Aftershocks of 2015 Nepal earthquake

The following is a list of aftershocks that occurred after the earthquake in Nepal on 25 April 2015. There was some seismic activity in the Jumla district before the main shock. However, they are not foreshocks to the main shock. As of 7 June 2015, over 304 aftershocks have occurred. The large number of aftershocks after the earthquake is considered normal by seismologists.

According to seismologist Roger Musson, the standard pattern for aftershocks is that the biggest aftershock will be one day after, and one magnitude less. Thus, the 6.7 magnitude aftershock on 26 April 2015 following the 7.8 magnitude main shock would fit this pattern. It is highly unlikely that the earthquake was a foreshock preceding an even larger earthquake. Therefore, an earthquake larger than 7.8 in the near future after 25 April 2015 is not expected.

» GIVEN INFORMATION

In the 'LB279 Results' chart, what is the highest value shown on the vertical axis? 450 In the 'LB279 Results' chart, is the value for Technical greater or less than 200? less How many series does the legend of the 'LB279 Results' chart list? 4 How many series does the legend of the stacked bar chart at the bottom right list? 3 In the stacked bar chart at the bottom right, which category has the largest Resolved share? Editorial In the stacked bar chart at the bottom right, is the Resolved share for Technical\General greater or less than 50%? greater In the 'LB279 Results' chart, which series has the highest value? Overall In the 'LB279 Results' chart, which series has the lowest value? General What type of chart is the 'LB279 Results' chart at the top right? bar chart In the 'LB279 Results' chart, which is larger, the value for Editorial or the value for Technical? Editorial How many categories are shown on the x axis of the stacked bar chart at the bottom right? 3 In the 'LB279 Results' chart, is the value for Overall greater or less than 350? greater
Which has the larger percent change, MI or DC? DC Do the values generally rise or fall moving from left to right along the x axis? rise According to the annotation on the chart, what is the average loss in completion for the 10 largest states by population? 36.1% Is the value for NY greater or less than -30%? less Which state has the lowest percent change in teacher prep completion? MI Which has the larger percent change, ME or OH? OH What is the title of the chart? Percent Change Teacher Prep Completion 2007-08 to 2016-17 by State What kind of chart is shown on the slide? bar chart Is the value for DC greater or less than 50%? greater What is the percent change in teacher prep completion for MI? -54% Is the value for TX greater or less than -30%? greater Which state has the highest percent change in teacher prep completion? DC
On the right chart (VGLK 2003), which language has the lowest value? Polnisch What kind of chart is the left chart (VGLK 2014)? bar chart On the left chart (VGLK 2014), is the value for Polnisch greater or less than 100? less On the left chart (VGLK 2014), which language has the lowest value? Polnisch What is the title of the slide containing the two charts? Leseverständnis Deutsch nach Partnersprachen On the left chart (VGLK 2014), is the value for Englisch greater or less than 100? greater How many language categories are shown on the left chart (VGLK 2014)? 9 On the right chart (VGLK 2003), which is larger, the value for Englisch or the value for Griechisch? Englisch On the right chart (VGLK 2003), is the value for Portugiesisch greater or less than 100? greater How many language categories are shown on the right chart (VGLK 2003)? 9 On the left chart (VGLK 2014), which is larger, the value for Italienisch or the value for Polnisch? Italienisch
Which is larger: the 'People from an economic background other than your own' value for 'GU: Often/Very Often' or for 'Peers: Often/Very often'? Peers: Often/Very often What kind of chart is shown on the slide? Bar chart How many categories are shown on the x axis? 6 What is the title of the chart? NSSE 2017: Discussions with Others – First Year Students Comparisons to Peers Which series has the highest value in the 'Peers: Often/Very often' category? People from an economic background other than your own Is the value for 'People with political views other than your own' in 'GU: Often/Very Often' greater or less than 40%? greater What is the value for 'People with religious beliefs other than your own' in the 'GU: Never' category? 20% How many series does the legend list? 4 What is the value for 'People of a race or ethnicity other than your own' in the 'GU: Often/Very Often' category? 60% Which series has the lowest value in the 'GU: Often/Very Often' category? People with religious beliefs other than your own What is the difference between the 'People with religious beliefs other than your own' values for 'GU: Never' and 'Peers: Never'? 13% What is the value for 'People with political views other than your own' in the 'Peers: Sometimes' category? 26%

» WHAT TO PRODUCE
Reproduce verbatim the part of the Nepal earthquake aftershocks text that opens with the words containing "According to seismologist" and closes with "is not expected.".

» ANSWER TO THIS EXERCISE
According to seismologist Roger Musson, the standard pattern for aftershocks is that the biggest aftershock will be one day after, and one magnitude less. Thus, the 6.7 magnitude aftershock on 26 April 2015 following the 7.8 magnitude main shock would fit this pattern. It is highly unlikely that the earthquake was a foreshock preceding an even larger earthquake. Therefore, an earthquake larger than 7.8 in the near future after 25 April 2015 is not expected.